Die Verpflichtung der Sportvereine

Sehr geehrter Herr Ude,
 
mit den gewalttätigen Übergriffen von Jugendlichen auf ältere Mitbürger hat die bayerische Landeshauptstadt in den vergangenen Monaten für Schlagzeilen gesorgt und es zur traurigen Berühmtheit gebracht. Politik und Gesellschaft haben sich in den ersten Reaktionen auf die Vorkommnisse in den Münchner U-Bahnen und S-Bahnen auf die Agenda gesetzt, den Ursachen für die Gewalt auf den Grund zu gehen. Getrieben werden sie dabei von den Medien, die ihrerseits fragen, wieso es verstärkt zu diesem Phänomen kommt. Bei der der Prävention kommt den Sportvereinen dieser Stadt den offiziellen Verlautbarungen zufolge eine ganz besondere Bedeutung zu. Kein Zweifel: von Kindern und Jugendlichen, die Sport treiben und aktiv in das Vereinsleben eingebunden sind, geht sicherlich ein niedrigeres Aggressionspotenzial aus.
 
Allerdings sind Zweifel angebracht, ob sich die Sportvereine dieser Stadt ihrer Rolle auch bewusst sind. Lassen Sie mich auf Vorkommnisse im Bereich der Jugendabteilung des FT München-Gern hinweisen, die ich als sehr bedenklich und fragwürdig erachte, Vor ein paar Wochen wurde uns vom Trainer der Fußball E2-Jugend mitgeteilt, dass einige Kinder - darunter auch unser Sohn - nicht weiter am Training teilnehmen können, da die Halle für das Wintertraining angeblich zu klein für alle Kinder der E2-Jugend sei. Auf meine explizite Nachfrage bei der Jugendleitung wurde mir mitgeteilt, dass dies in der angeblich nicht ausreichenden Spielstärke der betroffenen fünf Kinder begründet sei. Bereits im Sommer war diesen Kindern bereits unverblümt mitgeteilt worden, dass sie im Punktspielbetrieb der Mannschaft nicht mehr eingesetzt würden. Sie wurden damit nach und nach faktisch aus der Mannschaft ausgeschlossen.
Auch vermeintlich "schwierigeren" Kindern, wurde mit der Frage an die Eltern, "ob Fußball denn der richtige Sport für ihr das Kind sei?", nahe gelegt, den Verein zu verlassen.
 
Da der Verein nicht die Möglichkeit einer Kündigung hat, wird hier offensichtlich der Versuch unternommen, die Kinder aus dem Verein zu "mobben" und zum Austritt zu bewegen.
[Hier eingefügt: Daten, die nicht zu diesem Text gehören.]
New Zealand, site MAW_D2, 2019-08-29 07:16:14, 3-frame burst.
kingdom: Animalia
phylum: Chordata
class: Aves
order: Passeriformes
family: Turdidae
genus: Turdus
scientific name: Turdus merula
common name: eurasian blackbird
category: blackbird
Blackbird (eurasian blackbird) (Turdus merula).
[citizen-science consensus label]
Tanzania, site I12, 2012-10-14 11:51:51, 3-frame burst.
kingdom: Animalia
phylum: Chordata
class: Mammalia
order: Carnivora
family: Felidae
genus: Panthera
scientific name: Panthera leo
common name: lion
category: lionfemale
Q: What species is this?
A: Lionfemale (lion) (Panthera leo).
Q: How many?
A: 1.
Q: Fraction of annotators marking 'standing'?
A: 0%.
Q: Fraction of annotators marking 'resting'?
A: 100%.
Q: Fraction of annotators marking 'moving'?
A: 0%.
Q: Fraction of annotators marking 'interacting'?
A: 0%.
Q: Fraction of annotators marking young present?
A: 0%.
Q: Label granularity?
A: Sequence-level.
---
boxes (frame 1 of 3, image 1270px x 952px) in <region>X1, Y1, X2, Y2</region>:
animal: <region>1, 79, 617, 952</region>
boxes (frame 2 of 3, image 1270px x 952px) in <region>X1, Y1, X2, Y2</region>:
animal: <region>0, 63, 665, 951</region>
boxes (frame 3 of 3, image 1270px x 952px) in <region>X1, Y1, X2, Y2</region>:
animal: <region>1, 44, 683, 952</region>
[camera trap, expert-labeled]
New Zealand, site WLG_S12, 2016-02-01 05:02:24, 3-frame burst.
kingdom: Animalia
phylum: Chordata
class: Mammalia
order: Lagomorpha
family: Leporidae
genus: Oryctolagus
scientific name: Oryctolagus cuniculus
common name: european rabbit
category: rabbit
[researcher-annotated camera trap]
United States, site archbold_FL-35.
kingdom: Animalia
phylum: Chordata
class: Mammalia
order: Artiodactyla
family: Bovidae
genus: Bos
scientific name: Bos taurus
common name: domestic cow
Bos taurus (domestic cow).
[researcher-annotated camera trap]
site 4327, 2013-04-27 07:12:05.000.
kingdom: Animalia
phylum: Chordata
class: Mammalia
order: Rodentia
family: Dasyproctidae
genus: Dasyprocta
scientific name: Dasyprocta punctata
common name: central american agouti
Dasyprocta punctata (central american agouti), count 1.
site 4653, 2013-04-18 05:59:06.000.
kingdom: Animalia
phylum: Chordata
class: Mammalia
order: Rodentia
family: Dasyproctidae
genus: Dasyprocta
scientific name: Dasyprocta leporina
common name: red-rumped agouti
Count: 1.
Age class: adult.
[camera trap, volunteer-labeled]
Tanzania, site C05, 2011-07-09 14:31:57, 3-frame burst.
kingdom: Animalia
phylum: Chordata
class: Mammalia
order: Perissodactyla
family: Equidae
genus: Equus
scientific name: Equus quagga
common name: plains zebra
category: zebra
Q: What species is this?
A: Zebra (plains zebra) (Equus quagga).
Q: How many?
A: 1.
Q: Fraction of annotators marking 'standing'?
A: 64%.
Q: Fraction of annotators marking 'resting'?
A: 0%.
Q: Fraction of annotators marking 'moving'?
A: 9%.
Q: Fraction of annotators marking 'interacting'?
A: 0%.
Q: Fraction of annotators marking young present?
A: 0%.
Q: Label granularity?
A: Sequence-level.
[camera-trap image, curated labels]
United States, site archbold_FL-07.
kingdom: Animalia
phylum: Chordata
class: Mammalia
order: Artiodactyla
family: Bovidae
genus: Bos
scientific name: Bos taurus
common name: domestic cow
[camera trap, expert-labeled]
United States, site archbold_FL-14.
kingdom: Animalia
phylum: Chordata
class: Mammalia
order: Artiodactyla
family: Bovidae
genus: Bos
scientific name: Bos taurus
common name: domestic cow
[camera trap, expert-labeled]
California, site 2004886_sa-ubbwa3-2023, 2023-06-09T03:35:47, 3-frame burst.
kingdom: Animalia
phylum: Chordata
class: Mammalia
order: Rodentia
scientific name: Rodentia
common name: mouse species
Hie verhält sich der Verein gegen die Grundsätze des Bayerischen Fußball-Verbands, dessen Mitglied er ist.
 
Auszüge aus der Satzung des BFV zu Zweck und Aufgaben:
 
§1(4) Zweck des Verbandes ist die Förderung und Verbreitung des Fußballsports auf ausschließlich gemeinnütziger Grundlage, mit dem Ziele der körperlichen und sittlichen Ertüchtigung der Angehörigen seiner Mitgliedsvereine, insbesondere der Jugend.
 
§4(4) Die Förderung des Freizeit- und Breitensports (kurz F+B), auch aus gesundheits-, familien- und gesellschaftspolitischer Sicht;
 
Der Ausschluss von neunjährigen (!) Kindern, die grundsätzlich Spaß und Freude am Fußball und der Bewegung haben, ist mit den obigen Sätzen nicht einmal formal vereinbar.
Davon abgesehen kann ein Verein sich nicht einfach, ebenso wie Gesellschaft im Ganzen es nicht kann, versuchen, der Schwächeren zu entledigen, weil dies für ihn der einfachste und bequemste Weg ist.
 
Auch die finanzielle Förderung des Vereins, insbesondere von städtischer Seite, erfolgt unter sozialen und gesellschaftlichen Gesichtspunkten.
 
Ein Verein, der seine soziale und gesellschaftliche Verantwortung und Verpflichtung hinten an stellt und nur nach dem Leistungsprinzip geführt wird und danach seine Mitglieder aussuchen möchte, kann nicht als gemeinnütziger, eingetragener Verein auftreten, sondern muss dann eben konsequenterweise unter privater Trägerschaft geführt werden.
 
Dies lässt die Frage aufkommen, welche Pflichten den gemeinnützig ausgerichteten  Sportvereinen dieser Stadt zuzuschreiben sind?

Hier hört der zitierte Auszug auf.